This is the report for the 85th four-week period since we started. We'd been doing this for six and a half years. The four-week cycle is tied to our production/shipping schedule.

A push in Week four typically follows a bad week or two. With the economic uncertainty surrounding the new president, we have chosen to work overtime regularly rather than hire new employees. Week two's low overtime pay shows there were fewer hours worked that week. Now I try to reconstruct exactly what happened in weeks two and three. It could have been that one of two things was going on: On-time delivery was up for that week, so production might have been higher. Or, some department's work in process was low. That week, I learned, it was the latter. The important thing is that these numbers alert me to a shift in the work flow. To keep everyone's confidence and enthusiasm high, I have to be able to say, "Here's what is happening -- and what we're doing about it."

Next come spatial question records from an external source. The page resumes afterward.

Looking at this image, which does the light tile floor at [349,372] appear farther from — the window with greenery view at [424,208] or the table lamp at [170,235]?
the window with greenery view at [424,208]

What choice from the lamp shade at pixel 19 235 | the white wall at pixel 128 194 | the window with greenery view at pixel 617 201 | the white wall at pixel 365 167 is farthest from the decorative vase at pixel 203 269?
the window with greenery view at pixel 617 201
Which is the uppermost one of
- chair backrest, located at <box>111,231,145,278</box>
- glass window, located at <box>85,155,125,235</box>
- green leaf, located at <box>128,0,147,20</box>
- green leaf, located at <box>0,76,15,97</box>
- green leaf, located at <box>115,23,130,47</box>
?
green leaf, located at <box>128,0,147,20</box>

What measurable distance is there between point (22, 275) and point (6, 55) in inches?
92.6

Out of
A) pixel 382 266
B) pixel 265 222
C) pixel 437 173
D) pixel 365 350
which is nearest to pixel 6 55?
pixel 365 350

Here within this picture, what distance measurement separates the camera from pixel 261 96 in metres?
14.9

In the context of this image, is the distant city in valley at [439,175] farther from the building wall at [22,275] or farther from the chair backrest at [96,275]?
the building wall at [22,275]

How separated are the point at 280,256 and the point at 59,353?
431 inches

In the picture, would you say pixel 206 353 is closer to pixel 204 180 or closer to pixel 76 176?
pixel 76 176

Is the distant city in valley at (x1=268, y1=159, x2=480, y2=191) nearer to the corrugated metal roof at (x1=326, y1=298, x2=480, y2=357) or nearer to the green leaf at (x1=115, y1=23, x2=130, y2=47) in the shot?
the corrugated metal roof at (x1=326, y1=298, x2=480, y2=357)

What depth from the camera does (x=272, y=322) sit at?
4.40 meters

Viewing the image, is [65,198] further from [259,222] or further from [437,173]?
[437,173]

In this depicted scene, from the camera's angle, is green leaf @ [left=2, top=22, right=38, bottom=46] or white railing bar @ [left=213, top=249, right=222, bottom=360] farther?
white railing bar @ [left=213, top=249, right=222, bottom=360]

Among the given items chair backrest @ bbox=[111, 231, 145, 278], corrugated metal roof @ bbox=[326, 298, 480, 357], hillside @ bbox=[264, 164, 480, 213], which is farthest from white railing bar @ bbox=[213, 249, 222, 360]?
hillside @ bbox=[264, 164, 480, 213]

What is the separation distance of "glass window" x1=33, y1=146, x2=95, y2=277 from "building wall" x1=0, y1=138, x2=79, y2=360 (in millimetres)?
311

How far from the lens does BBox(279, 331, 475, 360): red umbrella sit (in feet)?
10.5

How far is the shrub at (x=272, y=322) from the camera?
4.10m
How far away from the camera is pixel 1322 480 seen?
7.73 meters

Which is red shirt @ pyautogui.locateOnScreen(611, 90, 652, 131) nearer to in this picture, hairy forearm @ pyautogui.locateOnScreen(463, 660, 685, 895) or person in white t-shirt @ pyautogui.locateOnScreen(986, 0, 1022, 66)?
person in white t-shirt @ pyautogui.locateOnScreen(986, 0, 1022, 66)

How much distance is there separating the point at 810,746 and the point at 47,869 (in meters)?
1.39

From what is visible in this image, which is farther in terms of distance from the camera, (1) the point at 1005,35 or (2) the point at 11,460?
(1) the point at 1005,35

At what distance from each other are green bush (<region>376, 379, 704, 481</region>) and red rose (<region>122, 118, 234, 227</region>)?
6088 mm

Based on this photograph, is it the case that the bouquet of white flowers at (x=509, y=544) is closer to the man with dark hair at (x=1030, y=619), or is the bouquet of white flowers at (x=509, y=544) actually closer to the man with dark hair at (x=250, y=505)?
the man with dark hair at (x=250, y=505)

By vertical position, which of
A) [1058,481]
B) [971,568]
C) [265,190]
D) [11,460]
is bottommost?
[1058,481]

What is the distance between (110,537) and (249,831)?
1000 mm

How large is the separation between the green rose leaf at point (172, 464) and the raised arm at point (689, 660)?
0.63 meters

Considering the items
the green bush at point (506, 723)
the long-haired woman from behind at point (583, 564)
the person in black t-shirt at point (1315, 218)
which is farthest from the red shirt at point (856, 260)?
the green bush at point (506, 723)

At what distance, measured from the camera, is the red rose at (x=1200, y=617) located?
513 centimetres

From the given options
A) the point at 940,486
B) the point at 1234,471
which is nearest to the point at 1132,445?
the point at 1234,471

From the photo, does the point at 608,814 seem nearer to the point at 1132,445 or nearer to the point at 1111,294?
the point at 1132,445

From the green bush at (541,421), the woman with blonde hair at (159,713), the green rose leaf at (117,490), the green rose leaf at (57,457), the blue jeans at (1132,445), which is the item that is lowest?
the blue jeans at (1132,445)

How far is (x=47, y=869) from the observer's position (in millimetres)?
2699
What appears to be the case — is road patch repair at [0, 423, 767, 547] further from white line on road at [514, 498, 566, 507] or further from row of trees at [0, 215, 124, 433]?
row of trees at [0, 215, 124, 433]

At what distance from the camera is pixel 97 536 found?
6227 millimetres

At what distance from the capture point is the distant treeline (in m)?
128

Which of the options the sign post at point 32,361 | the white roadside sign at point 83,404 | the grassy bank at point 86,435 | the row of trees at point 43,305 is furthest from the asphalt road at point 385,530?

From Gross sales, the amount we bill, we subtract Returns -- what our customers send back. One of the beautiful things about the program is that now we literally pass the returns around and say, "Hey, this $500 order was sent back by XYZ company. Why?" Until we started the gain-sharing program, we hadn't done anything to make our whole company aware of the problem of defective work. Last year rework took $8,000 out of gain sharing. Employees can do something about that. So we post a chart that tracks rework and scrap and how much they cost. Our employees know that individually they can affect their paychecks.

We don't get credit for orders that are filled out of Inventory. We get credit for products when we build them. That's what those parentheses mean. In Week one, orders worth $4,289 came out of inventory. In Week three, a lot of orders came through, including $35,509 worth of new products that we put into inventory because they wouldn't ship for a week or two.

This percentage of the Value produced [19.3%] is what we've determined is a fair return on the company's capital investment. It took more than five months to settle on this figure. In the previous 10 years direct labor had been costing us about 21% to 25% of production. We figured that if we could get a couple of percentage points' improvement, then the company would gladly give anything better than that -- the difference between the 19.3% target and the Total labor -- to the employees as an efficiency gain.

The key number is Value produced. This line represents the orders produced by our people in that period. They have no control over whether orders are on credit hold or if the customer asks us to reschedule six or seven months down the road. Labor builds the product, and in this gain-sharing system, we award credit for work when it is done, whether the orders ship or go into inventory. Real orders. Real work.

We break pay into guaranteed Regular pay and unguaranteed Gain-sharing-earned pay. And when we see consistent improvement in our efficiency, we change the mix. In December 1991 people voted to add one personal day and one holiday to benefits, and last November we raised regular pay by 5%, but the cost to the company remains the same. We were able to do those redistributions because our people earned them. If efficiencies don't go up, gain sharing doesn't work. In a successful plan, people get used to that extra paycheck. So following a redistribution, our people dig in and get that unguaranteed Gain-sharing-earned portion back up again.

We're trying to make the employees aware of all the direct costs of running this place. Everybody in the company is paid weekly. So we take Vacation pay for the year and divide that cost among the 52 weeks. Same with the 10 paid Holidays and the Personal days. " Other," which includes maternity leave, jury duty, workers' comp, and illness not covered by Insurance, can change. When our controller introduced a new health plan that saved us $900 a week, everyone was ecstatic.

When I flip the board around in presentations, people's eyes go right to this figure [gainsharing earned or lost]. They know that their gain-sharing check is a portion of that number and is determined by multiplying the gain-sharing percentage -- which is the 23% we derived by dividing total gain-sharing dollars into the total pay -- by their regular and overtime pay for that period. Then, they scan the other numbers to figure out what made the difference to that bottom line during the period.